▸ **WHAT IS EXPECTED**: In the passage below about the Wendy's permit hearing, quote word for word the part that opens with the words containing "The traffic analysis" and closes with "traffic by 1%.".

--- Begin SELECTED TEXT ---

Mr. Mohme, Davco’s attorney, told the council that “Wendy’s would assume the cost of landscaping ... along Fee Fee Road into the residential area.” He also informed the Council that the masonry walls should help “screen” headlights from the residents along Fee Fee Road. Mr. Mohme did request that, contrary to the recommendation of the Commission, Wendy’s be allowed to remain open until 1:00 a.m. Finally, Mr. Mohme stated:

The one area which we have — were not able to solve the problem, so to speak, was in the area of traffic.
Our traffic surveys are there with the document (sic). They show a slight increase in the traffic. The traffic at Lind-burgh (sic) and Blake is already heavy and there is not a great deal we could do about that_

The traffic analysis indicated that the Wendy’s Restaurant would create a 9% increase in traffic volume on Blake Avenue. It noted that the maximum volume hour for Wendy’s would be the noon hour, while overall traffic volume would be greatest during the “weekday p.m. peak hour.” Wendy’s would increase the p.m. peak hour traffic by 1%.

Finally, the Council heard from several citizens who opposed the application, citing traffic problems, noise, headlight glare, decreased parking space and litter among their concerns. Mrs. Ladeau stated that “the traffic [in the area of the proposed development] is abominable. You cannot get out of your driveway to get anywhere.” Mr. Siegl noted that “we’ve got a cut-through problem. I’m not directly across from it [the proposed development], but I am right on a corner to where I get an awful lot of cut-through traffic coming off of St. Charles Rock Road to get to Fee Fee Road without going through the stoplights.” He also stated that “you can’t get in and out of your own driveway.”

On April 3, 1985, the Council issued findings of fact and conclusions, and unanimously denied the requested special use permit. All Council members found that the proposed use would have an adverse effect on traffic conditions. Six of the seven members also found an adverse impact on the character of the neighborhood, while four members found an adverse effect on the general welfare of the community.

--- End SELECTED TEXT ---
--- Begin RAW DATA ---

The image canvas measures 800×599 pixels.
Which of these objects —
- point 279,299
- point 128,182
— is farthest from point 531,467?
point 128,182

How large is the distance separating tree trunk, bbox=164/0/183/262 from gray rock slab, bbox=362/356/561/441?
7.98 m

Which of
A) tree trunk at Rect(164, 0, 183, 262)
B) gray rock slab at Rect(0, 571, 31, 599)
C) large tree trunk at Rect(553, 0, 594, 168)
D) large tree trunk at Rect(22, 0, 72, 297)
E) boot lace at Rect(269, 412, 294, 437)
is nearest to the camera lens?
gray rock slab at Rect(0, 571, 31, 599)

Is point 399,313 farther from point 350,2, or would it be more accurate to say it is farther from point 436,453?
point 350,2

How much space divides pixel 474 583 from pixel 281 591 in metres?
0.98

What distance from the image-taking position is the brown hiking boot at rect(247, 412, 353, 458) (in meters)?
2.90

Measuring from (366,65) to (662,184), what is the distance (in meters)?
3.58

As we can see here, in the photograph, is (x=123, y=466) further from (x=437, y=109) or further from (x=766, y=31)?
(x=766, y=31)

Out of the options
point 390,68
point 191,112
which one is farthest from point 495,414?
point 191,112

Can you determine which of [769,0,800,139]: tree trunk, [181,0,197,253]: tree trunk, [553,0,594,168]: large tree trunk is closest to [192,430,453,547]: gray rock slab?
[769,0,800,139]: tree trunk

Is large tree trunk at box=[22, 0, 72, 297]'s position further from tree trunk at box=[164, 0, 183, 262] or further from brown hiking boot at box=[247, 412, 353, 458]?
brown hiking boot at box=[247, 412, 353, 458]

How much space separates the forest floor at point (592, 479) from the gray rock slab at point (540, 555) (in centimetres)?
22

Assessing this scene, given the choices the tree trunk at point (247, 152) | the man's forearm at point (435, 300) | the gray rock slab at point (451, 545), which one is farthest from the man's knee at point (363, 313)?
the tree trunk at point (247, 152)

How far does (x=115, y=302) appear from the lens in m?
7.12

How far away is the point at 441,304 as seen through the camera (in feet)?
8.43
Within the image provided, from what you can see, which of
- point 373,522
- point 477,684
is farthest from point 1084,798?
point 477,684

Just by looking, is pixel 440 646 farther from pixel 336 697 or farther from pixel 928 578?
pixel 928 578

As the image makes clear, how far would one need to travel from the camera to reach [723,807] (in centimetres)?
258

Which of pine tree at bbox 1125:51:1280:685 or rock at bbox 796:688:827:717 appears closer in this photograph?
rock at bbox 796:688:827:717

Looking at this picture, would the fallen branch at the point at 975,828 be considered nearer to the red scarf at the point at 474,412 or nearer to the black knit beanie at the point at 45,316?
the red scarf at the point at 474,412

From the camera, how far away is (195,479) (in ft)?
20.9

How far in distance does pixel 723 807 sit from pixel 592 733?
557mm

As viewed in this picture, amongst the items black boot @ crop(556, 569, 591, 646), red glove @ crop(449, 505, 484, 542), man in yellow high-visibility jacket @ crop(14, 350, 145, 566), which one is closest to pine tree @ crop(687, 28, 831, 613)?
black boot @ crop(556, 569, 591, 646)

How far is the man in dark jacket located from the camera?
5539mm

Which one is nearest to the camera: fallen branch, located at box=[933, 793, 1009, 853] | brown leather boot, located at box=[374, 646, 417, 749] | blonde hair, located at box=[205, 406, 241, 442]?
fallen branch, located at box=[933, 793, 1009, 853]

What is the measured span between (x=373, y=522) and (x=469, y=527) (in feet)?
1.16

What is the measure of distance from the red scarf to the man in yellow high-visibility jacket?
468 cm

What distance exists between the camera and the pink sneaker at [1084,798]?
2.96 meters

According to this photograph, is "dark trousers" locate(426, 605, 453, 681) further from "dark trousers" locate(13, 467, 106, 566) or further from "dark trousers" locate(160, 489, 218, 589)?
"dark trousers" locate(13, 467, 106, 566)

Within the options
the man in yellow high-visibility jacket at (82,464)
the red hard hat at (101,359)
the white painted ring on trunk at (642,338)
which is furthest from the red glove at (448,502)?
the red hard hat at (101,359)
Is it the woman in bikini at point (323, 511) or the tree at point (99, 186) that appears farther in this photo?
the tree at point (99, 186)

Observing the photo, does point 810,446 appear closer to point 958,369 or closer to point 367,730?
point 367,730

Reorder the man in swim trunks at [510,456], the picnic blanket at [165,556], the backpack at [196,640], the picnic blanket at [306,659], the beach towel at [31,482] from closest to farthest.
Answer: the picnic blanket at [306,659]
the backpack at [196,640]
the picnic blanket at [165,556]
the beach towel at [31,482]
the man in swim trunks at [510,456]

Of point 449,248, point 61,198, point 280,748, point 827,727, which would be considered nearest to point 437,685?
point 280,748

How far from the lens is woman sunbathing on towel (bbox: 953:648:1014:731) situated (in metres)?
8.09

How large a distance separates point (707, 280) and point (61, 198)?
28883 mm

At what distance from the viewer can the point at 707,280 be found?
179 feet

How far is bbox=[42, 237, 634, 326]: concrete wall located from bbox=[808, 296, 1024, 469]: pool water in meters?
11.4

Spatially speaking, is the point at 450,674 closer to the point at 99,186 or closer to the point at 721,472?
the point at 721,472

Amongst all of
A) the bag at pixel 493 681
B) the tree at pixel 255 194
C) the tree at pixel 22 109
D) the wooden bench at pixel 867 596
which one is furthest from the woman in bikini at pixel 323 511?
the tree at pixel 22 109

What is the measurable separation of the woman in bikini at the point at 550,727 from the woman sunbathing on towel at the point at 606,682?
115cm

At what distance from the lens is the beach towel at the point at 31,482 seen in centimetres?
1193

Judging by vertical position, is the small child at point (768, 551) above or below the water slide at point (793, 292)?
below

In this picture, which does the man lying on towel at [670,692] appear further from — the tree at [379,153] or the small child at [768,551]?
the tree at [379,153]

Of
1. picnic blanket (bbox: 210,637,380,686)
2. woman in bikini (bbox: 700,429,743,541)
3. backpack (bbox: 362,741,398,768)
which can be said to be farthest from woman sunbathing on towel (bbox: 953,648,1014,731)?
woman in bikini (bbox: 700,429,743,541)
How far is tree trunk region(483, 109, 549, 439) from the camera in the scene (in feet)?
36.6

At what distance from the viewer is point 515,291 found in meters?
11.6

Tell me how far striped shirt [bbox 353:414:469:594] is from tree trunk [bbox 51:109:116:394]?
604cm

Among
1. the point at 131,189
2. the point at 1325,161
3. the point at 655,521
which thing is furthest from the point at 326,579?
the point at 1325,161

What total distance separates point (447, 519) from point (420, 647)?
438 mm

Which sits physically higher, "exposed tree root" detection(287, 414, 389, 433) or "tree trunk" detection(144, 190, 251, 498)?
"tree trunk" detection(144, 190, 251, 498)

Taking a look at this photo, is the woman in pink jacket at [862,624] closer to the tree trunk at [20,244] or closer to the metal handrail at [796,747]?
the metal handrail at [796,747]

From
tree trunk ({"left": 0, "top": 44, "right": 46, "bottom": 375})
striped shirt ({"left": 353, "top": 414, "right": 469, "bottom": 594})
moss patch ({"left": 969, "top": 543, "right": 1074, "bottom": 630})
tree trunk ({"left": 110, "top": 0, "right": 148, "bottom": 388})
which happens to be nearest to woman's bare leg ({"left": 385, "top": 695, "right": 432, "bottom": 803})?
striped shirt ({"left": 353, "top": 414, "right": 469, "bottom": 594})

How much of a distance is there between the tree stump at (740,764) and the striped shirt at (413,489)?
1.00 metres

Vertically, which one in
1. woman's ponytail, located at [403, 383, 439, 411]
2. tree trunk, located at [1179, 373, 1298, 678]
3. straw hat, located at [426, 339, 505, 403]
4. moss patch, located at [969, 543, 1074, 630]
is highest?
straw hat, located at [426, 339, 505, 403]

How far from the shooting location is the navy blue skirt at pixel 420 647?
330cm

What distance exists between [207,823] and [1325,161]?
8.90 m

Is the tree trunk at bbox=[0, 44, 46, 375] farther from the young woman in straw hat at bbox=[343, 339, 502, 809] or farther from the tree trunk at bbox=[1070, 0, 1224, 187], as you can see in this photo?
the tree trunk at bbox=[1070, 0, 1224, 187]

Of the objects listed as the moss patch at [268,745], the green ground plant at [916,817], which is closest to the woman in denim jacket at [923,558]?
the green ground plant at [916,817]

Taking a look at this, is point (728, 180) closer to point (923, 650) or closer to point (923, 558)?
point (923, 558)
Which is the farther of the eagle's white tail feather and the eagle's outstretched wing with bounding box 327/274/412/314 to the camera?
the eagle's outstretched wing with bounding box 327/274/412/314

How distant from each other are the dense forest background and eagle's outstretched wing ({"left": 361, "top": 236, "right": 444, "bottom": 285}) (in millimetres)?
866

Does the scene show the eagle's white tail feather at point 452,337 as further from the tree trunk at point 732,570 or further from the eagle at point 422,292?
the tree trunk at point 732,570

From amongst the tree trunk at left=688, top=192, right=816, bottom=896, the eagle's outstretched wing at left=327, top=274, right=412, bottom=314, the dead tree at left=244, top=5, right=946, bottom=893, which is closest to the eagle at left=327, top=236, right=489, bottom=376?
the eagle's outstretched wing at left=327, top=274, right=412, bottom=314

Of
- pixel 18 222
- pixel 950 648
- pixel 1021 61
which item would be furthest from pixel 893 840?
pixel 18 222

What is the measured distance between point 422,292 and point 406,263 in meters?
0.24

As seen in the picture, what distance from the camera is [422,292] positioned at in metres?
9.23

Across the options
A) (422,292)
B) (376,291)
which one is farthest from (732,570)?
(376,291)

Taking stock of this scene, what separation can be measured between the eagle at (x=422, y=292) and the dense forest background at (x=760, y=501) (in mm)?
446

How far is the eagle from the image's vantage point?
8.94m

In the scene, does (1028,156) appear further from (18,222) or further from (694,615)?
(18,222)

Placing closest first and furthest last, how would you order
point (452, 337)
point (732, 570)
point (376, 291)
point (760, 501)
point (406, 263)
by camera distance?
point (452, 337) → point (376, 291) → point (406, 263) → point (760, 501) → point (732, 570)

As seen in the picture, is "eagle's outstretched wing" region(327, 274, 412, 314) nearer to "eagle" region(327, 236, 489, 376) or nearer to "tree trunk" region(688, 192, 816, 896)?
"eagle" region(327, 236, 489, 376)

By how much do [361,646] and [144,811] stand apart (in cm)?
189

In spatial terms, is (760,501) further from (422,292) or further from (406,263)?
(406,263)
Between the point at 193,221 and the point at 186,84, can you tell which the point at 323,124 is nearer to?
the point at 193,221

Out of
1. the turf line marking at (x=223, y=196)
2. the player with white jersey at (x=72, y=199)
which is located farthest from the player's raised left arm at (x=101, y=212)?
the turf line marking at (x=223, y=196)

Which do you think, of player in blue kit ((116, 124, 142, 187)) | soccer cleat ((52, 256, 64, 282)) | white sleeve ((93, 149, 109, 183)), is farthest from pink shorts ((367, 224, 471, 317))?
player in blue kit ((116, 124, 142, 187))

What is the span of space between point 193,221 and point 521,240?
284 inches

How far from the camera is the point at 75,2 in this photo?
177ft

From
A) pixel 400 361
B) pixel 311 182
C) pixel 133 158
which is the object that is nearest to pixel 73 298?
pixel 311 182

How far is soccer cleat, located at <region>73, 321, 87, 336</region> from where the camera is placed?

--- End RAW DATA ---

▸ **FINISHED ANSWER**:
The traffic analysis indicated that the Wendy’s Restaurant would create a 9% increase in traffic volume on Blake Avenue. It noted that the maximum volume hour for Wendy’s would be the noon hour, while overall traffic volume would be greatest during the “weekday p.m. peak hour.” Wendy’s would increase the p.m. peak hour traffic by 1%.